Me: What is one thing you’d change about yourself?
Student: I’d have claws.

Me: If you could be any animal, what would you be?

Student 1: A Cheagle. A cheetah-eagle. I’d be able to fly and be really fast.
Student 2: A gitigon. A love child of a dragon, tiger, and lion. It breathes fire and runs fast.
Student 3: A mole. . .cause it rhymes with my name. Joel.
Student 4: What about you, Ms. Jones?
Me: I’d want to be a squirrelevangelist. I would travel the world, teaching all the other squirrels about looking both ways before crossing the street.

Me: What were you for Halloween?
Student: An Army person. I was supposed to be GI Jane, but I forgot my gun at school.

Me: What was your scariest moment?
Student: In fifth grade, I was throwing rocks at a house under construction. I broke a window and just ran. I thought they’d take me to juvie.

Student working on a “create your own country project” :  How do you spell slutty?
Me: What? I would never spell that out for you. How inappropriate.
Students: We want to use it.
Me: I don’t know if you –okay. S-l-u-t-t-y.
Students: We said SLEDDY, as in a sled.
Me: I knew that.

Moi: You are on death row for too much texting at school. What is your last meal?
Student 1: McDonalds–I’d get their Monopoly “Get Out of Jail” card.
Student 2: Ramen noodles and a ring pop.
Student 3: Three soft tacos and a juice box.
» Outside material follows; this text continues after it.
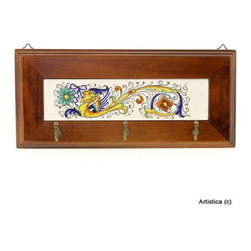 Artistica - Hand Made in Italy - DERUTA: Keys/Coat Hanger - RAFFAELLESCO Collection: Among the most popular and enduring Italian majolica patterns, the classic Raffaellesco traces its origin to 16th century, and the graceful arabesques of Raphael's famous frescoes.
Me: What is your favorite possession?
Student: My ring. My boyfriend gave it to me for our weekaversary.

Me: Okay, Student, so why do you strongly agree that the school should have uniforms?
Student: Uniforms? Oh. I thought you said unicorns.

See, if you were a teacher you could have this level of entertainment daily. It’s so fun! Nonstop fun! In fact, it’s so much zany fun, I will cry all next week when I am on Thanksgiving break.

Have a good rest of the week.



  1. Heather says

    So my good “teacher story” of the week is that a third graders in the class next door to me walked in Monday morning with a half of a deer leg. Apparently her daddy went hunting and killed a deer, so instead of an apple, she brought a deer hoof to her teacher for a “Happy Monday” gift! :) WOW!!! Then, the same teacher had one student come in yesterday showing off the 10 staples he had gotten in his head…yeah, there’s never a dull moment in teaching.

  2. Rhonda says

    I LOVE these. You have very funny students. This blog is SO entertaining. Turned my blah Wednesday into a fun day!!

  3. jenny b. jones says

    I would seriously take the rest of the day off if a student brought me a deer leg.

    Thanks, Rhonda. Anything’s better than writing boring papers… ; )

    Gab, it was so good to see the talent wind blow through here! And good to hear from you!